É o que indicaram fontes municipais consultadas pela Europa Press em Loja, que desde esta quarta-feira desenvolve os trabalhos técnicos que, segundo as primeiras previsões, deverão permitir o regresso dessas famílias às suas casas na próxima semana. As desocupações começaram na quinta-feira passada, quando se observou o risco de desprendimento. Os trabalhos têm como objetivo fixar a rocha, que "continua instável" na zona de La Calera, no bairro da Estação de San Francisco, conforme detalhado pela Prefeitura de Loja aos moradores através de suas redes sociais. “Lembramos que se trata de uma rocha de grandes dimensões e cerca de 60 toneladas que apresenta um risco iminente de desprendimento, na encosta do monte Hacho”, indica o texto.

Neste contexto, um total de 24 residências continuam evacuadas como medida preventiva de segurança e lembra-se que, “por motivos de segurança, a área afetada permanece fechada ao tráfego de veículos e à passagem de pessoas até novo aviso”.

No domingo passado, geólogos do Instituto Geológico e Mineiro da Espanha do Conselho Superior de Pesquisas Científicas, juntamente com o pessoal do serviço coordenador de Emergências 112 Andaluzia, com a ajuda de um drone especializado, revisaram a rocha localizada na área afetada, confirmando a necessidade de continuar o despejo dessas famílias, que foram transferidas para hotéis.

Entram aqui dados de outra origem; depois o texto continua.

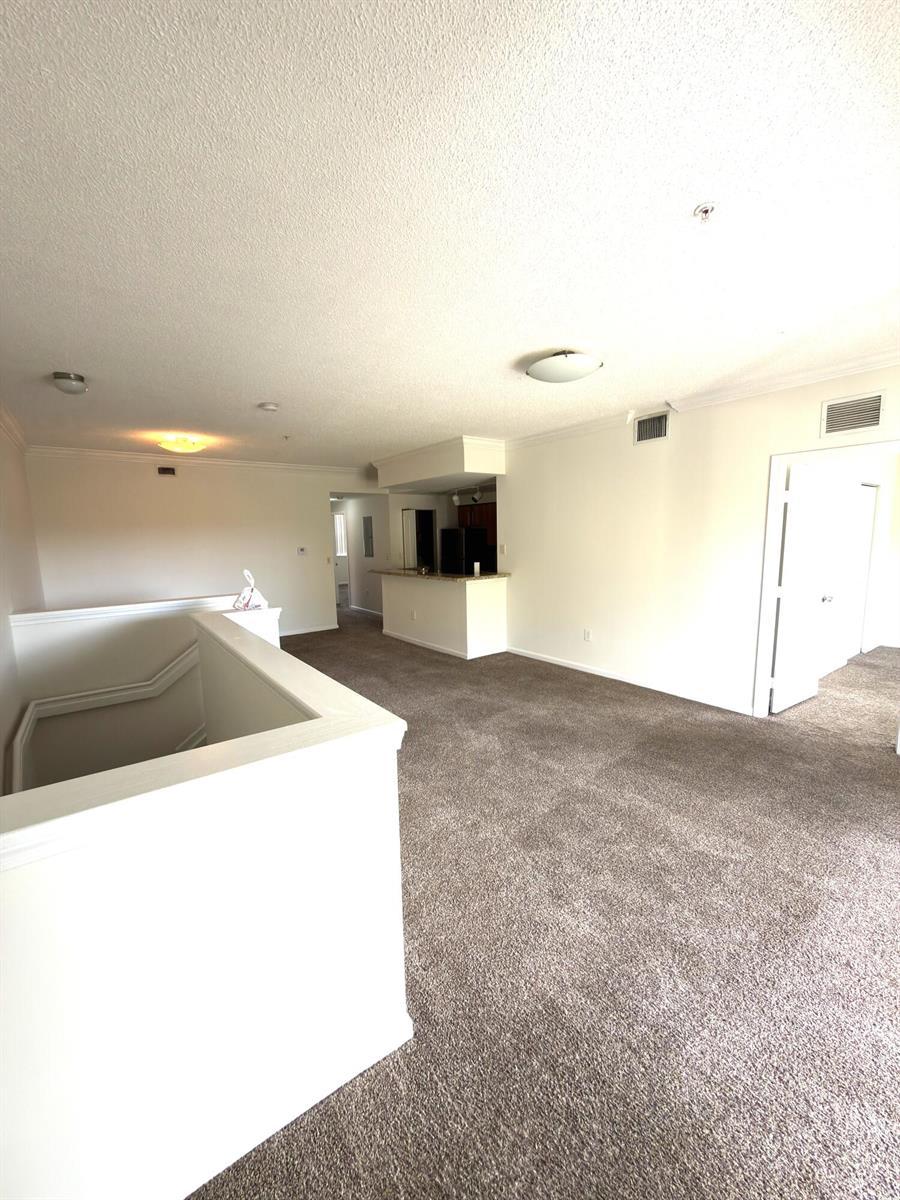 5800 W Sample # 307, Coral Springs FL 33067 photo 5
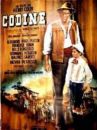 affiche du film Codine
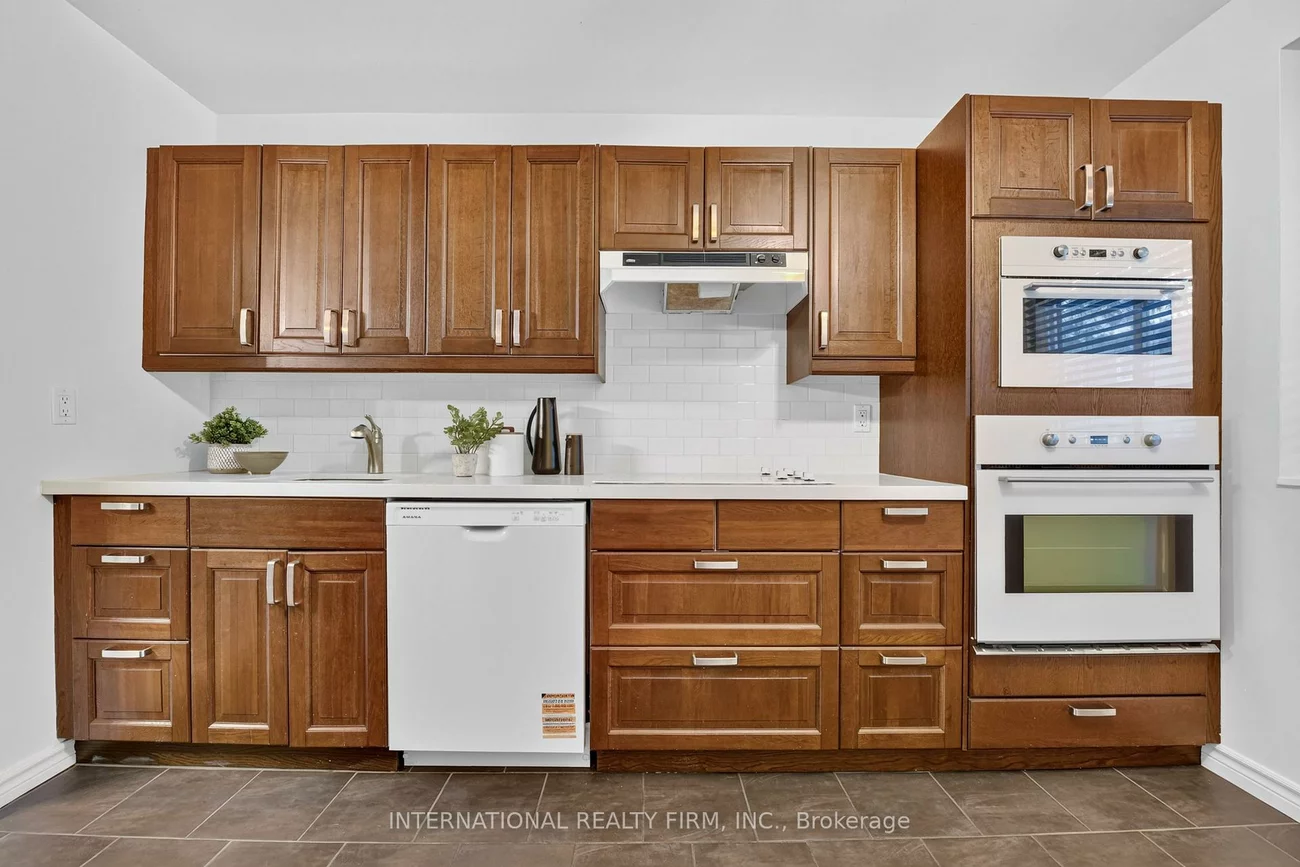 6855, Glen Erin, Meadowvale, Mississauga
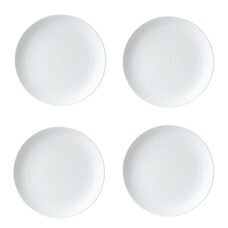 wedgwood gio bord coupe  23 cm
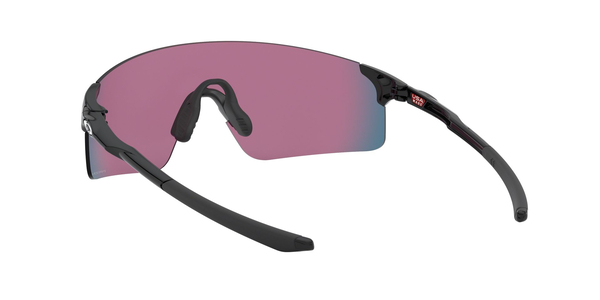 OAKLEY-EVZERO-9454 945402 BLACK/PRIZM ROAD 38*13, , hi-res 5 OAKLEY-EVZERO-9454 945402 BLACK/PRIZM ROAD 38*13, , hi-res 5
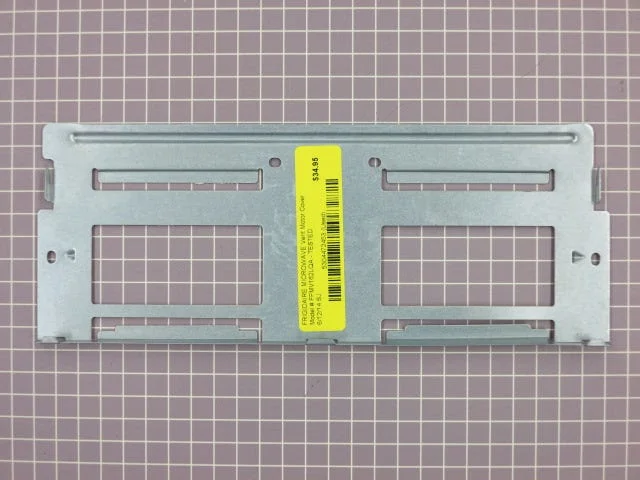 appliancedepot4310739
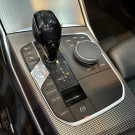 BMW 330i M Sport 2.0 TB 16V 4p 2019 Gasolina-9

Por outro lado, segundo as mesmas fontes, o abastecimento de água potável ainda não foi restabelecido na aldeia de Riofrío, devido aos problemas de turbidez observados com a passagem da tempestade “Leonardo”, assim como em Fuente Camacho, embora nesta última localidade já tenha sido declarada a aptidão e autorizada a nova utilização da água diretamente da torneira na passada terça-feira.

SEM INCIDENTES NA PISCICULTURA

Da mesma forma, na piscicultura de Caviar de Riofrío, e de acordo com as medidas preventivas que foram otimizadas após as inundações de 2018, os danos não foram elevados, com exceção de algum talude desmoronado e lama acumulada em algumas áreas, sem perda de trutas ou esturjões, detalharam fontes consultadas na empresa pela Europa Press.

A transferência de cerca de 300 animais no dia anterior à tempestade que atingiu o oeste de Granada na primeira semana de fevereiro, de uma das áreas da piscicultura para outra habilitada dentro das mesmas instalações, foi fundamental para que não houvesse mais danos e para que as tarefas pudessem se concentrar principalmente na limpeza após a passagem das últimas tempestades.